Irrational financial markets disprove wisdom of crowds

Investors panic and sell shares over events like the US recovery and the slowing Chinese economy that should be welcomed, not feared

Anyone who still believes in the wisdom of crowds should take a look at what has been going on in the financial markets.

A market, after all, is made up of a crowd of investors, and its price fluctuations represent swings in the aggregate sentiment of that crowd.

But although prices impart this information with great efficiency, what the information tells us is that often the aggregate behaviour of a crowd of investors is not rational, let alone wise.

Just consider what has been happening recently in Asia's financial markets. Yesterday, Hong Kong's benchmark Hang Seng Index dropped by 2.2 per cent, bringing its cumulative fall over the past four weeks to 11 per cent.

It is not just Hong Kong's market that has taken a hammering. Mainland stock markets are down. too. And in Southeast Asia, share prices, bond markets and currencies have all fallen steeply.

There are two main reasons cited for this rout: fears that the US Federal Reserve may soon begin "tapering" its latest round of quantitative easing, and concerns that the Chinese economy is slowing.

Tapering first: at the moment the Fed is buying US$85 billion of debt securities a month from the markets, effectively injecting an equal amount of cash into the financial system in an attempt to support economic activity in the United States.

Last month, however, Fed chairman Ben Bernanke said that as the US recovery gathers steam, over the next few months the Fed may begin reducing its asset purchases.

In a rational world a recovery in the US economy would be good news, but Bernanke's remarks triggered something of a panic among investors, who assumed they prefigured a change in Fed policy and concluded that without the support of quantitative easing, the price of risky assets in Asia would tumble.

Yet, in reality, any significant change in Fed policy is unlikely in the near future. Above all, the Fed is watching the state of the US labour market. And with the unemployment rate at 7.6 per cent in May, up from 7.5 in April, labour force participation down over the past 12 months, job creation modest and pay only rising in line with the subdued rate of inflation, the Fed is far from ready to begin scaling back its quantitative easing.

Indeed, even though it is irrational, investors' fear of tapering could delay the act itself.
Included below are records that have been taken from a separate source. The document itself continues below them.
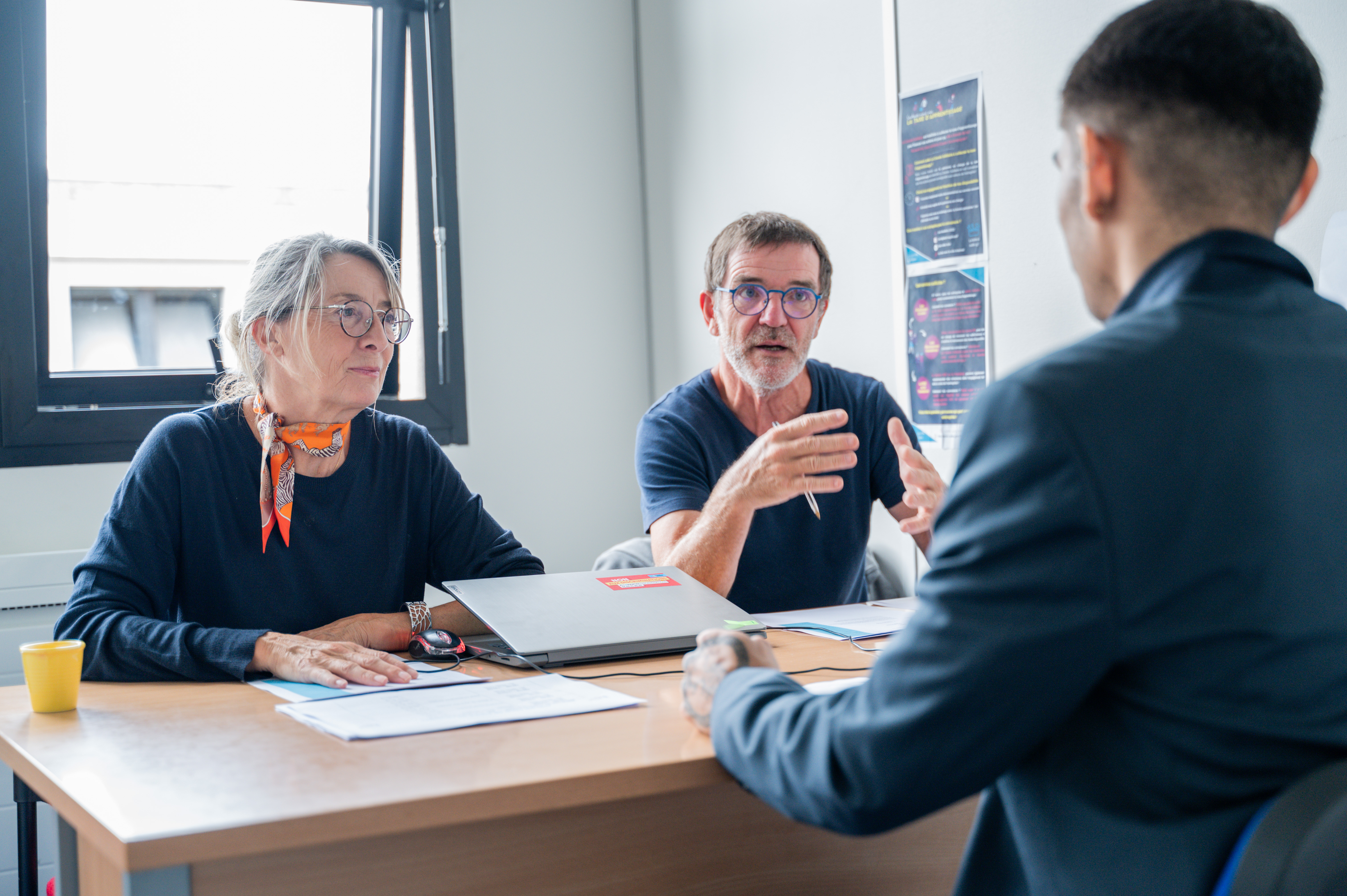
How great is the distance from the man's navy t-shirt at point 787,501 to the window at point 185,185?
3.80ft

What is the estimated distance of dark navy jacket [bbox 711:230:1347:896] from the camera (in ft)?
2.31

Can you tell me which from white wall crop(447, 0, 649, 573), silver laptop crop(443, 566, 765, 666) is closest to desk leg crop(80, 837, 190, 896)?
silver laptop crop(443, 566, 765, 666)

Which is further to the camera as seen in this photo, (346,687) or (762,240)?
(762,240)

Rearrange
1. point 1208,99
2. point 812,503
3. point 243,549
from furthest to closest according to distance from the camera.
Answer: point 812,503 < point 243,549 < point 1208,99

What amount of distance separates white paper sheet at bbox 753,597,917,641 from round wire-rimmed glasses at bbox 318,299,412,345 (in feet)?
2.57

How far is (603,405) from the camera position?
11.8 feet

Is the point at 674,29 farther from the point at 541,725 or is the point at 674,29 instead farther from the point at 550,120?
the point at 541,725

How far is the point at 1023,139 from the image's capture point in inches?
83.9

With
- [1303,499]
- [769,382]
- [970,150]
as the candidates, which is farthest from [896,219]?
[1303,499]

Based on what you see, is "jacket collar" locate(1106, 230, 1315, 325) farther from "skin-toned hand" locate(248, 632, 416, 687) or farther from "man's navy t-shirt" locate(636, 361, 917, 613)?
"man's navy t-shirt" locate(636, 361, 917, 613)

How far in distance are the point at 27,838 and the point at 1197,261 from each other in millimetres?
1540

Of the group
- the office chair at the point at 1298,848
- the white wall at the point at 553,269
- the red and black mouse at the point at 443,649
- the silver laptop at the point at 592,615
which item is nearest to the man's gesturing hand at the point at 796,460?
the silver laptop at the point at 592,615

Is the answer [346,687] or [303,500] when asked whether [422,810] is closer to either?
[346,687]

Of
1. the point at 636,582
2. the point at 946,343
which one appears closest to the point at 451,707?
the point at 636,582
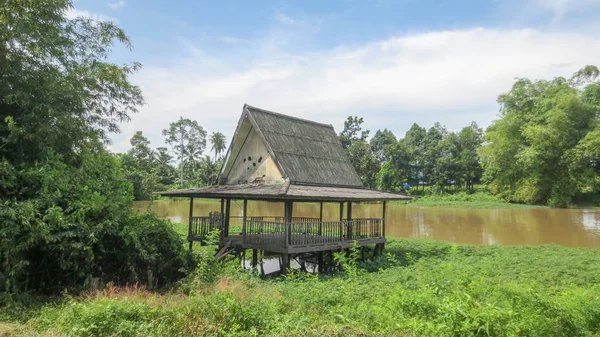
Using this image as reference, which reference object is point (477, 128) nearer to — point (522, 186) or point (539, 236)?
point (522, 186)

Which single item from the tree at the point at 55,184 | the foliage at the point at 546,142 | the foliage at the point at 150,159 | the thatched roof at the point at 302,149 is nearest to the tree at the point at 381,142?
the foliage at the point at 546,142

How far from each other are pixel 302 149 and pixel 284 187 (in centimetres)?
340

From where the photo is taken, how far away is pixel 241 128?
13000 mm

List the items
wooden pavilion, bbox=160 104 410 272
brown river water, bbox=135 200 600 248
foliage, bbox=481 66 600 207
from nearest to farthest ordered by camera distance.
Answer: wooden pavilion, bbox=160 104 410 272 → brown river water, bbox=135 200 600 248 → foliage, bbox=481 66 600 207

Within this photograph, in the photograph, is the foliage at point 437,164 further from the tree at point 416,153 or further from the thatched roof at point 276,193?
Result: the thatched roof at point 276,193

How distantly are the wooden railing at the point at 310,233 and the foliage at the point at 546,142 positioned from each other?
26.6m

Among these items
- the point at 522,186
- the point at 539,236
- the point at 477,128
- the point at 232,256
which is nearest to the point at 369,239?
the point at 232,256

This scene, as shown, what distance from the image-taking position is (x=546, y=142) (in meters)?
33.4

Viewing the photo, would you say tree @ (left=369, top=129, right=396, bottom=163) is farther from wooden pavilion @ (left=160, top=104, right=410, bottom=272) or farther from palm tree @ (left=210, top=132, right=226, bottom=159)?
wooden pavilion @ (left=160, top=104, right=410, bottom=272)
Over the past six weeks, concerns over tapering have pushed the yield on 10-year US Treasury notes up by 0.6 of a percentage point, from 1.6 to 2.2 per cent.

That increase has pushed up mortgage rates, threatening to strangle the nascent recovery in the US property market, which is generating around a quarter of new American jobs. As a result, tapering is a distant prospect. At the very earliest it won't begin until autumn, and quite possibly not until next year.
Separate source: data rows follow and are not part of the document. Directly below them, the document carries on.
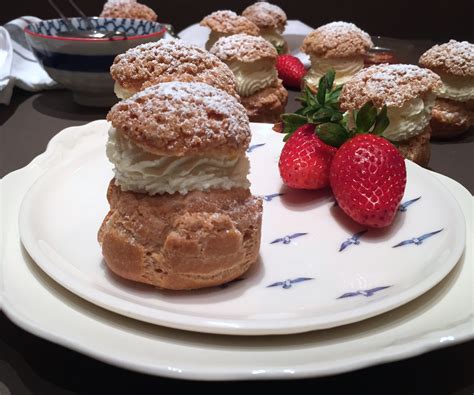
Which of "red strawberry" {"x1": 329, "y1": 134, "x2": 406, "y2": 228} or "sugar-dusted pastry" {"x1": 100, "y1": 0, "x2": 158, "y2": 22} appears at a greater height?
"red strawberry" {"x1": 329, "y1": 134, "x2": 406, "y2": 228}

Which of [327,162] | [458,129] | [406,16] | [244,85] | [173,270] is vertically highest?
[173,270]

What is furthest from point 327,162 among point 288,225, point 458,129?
point 458,129

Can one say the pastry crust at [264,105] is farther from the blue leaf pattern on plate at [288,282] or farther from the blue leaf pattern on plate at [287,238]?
the blue leaf pattern on plate at [288,282]

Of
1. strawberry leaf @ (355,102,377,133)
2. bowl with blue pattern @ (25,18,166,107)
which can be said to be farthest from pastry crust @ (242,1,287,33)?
strawberry leaf @ (355,102,377,133)

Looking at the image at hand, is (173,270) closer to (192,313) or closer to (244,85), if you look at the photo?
(192,313)

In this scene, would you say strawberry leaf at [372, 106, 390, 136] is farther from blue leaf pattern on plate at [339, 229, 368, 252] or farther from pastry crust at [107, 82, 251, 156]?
pastry crust at [107, 82, 251, 156]

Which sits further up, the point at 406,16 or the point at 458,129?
the point at 458,129

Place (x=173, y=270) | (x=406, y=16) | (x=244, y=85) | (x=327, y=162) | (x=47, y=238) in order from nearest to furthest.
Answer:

Even then, when the Fed does begin scaling back its asset purchases, say to US$65 billion a month from US$85 billion, it will still be easing - just a touch less aggressively than before.
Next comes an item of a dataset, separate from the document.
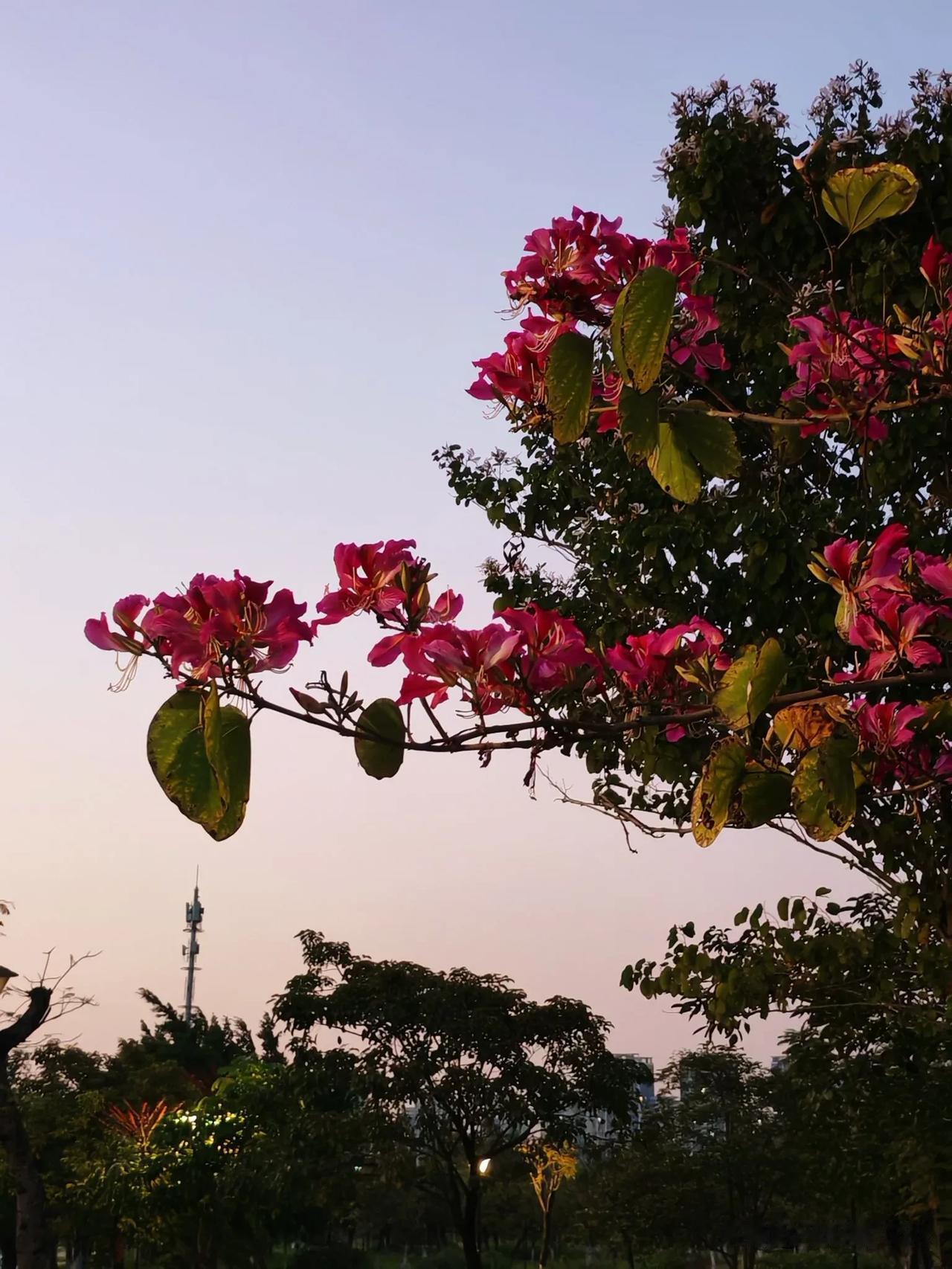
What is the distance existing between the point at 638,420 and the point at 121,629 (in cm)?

And with much of the cash generated by current asset purchases remaining at the Fed in the form of excess bank reserves, the impact of tapering on financial market liquidity is likely to be small.

So market fears of Fed tapering look overblown. That still leaves worries over a slowdown in China's economy.

After a series of weak data releases in recent weeks, analysts have been downgrading their growth forecasts for China, with many now looking for output growth this year of just 7.5 per cent, down from 7.8 per cent last year.

In response, investors have trimmed their exposure to Chinese stocks listed in Hong Kong, and the yuan's exchange rate has retreated from the strong side of its permitted trading band against the US dollar (see the chart), indicating a diminishing enthusiasm for holding the currency.

Both reactions seem sensible in the short term. In a slower economy, earnings growth will be harder to generate, and currency appreciation less likely.

But in the longer term, a Chinese slowdown should be reason to celebrate. For years economists have been telling us that China's expansion is unsustainable, and that the pace of growth needs to slow if the economy is to avoid a crash landing.

Hopefully that long-awaited slowdown, bringing growth into line with Beijing's target rate, is now happening. For rational investors, that should be good news, not bad.